The ‘Gateway Drug’ to Sexual Sin in the Church

Before long, the temptation becomes too great, and the virtual use of women and children spills over into the real world. The youth pastor begins to imagine “what if” when he sees the beautiful teen girl. The seemingly happily-married man who tells his wife he doesn’t need sex soon succumbs to an affair. And the pastor who has been placed on a pedestal and has no accountability systems in place steps over the line when counseling a woman alone in his office. Viewing pornography is the slippery slope that blurs the lines between right and wrong in our minds, allowing us to start operating in those shades of gray. 

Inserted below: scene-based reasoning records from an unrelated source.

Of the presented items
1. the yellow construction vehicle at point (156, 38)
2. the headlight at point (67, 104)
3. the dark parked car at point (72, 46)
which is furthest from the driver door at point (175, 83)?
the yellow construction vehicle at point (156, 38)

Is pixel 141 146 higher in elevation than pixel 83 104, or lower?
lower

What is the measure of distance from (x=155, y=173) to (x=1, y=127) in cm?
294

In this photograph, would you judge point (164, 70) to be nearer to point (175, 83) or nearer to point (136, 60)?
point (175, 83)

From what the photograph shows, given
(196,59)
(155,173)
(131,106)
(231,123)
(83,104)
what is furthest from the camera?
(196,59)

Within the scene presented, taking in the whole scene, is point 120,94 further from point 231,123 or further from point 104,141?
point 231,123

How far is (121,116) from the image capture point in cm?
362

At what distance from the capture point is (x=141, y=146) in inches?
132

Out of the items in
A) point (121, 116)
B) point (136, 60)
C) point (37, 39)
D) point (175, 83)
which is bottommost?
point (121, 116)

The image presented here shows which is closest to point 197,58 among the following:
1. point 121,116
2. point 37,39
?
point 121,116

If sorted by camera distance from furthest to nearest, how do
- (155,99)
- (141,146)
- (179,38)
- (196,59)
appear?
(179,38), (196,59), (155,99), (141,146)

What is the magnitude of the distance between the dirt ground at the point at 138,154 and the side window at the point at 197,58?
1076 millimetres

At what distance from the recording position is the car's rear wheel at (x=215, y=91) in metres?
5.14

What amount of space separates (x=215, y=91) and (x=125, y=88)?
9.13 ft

It’s clear that ignoring the problem or trying to sweep it under the rug hasn’t made it go away. We need to bring it out in the open and normalize talking about it. Neither the men in the Church nor their wives know how to approach the topic, and through embarrassment and shame, they both continue to avoid the elephant in the room. 

We can’t keep turning a blind eye to it, as it is harming our young people and the reputation of the Church. Let’s start normalizing these conversations – especially within the Church – so that we can all get back to being who God has called us to be. 

Our organization has created a program to help churches do just this. REAL TALK will normalize transparency and authenticity regarding these topics for entire churches, especially for men who realize deep down that they need guidance and are quietly crying for boundaries and a way to broach the conversation. Their wives also have avoided confronting them because of sexual abuse in their pasts from which they haven’t healed – another issue addressed by REAL TALK. And finally, our young people can begin to recognize the grooming of social media and our sex-crazed culture, and return to a biblical view of intimacy in marriage. 

Let’s reclaim this territory that has been so easily surrendered to the enemy and become once again the bastion of safety and integrity the Church was designed to be.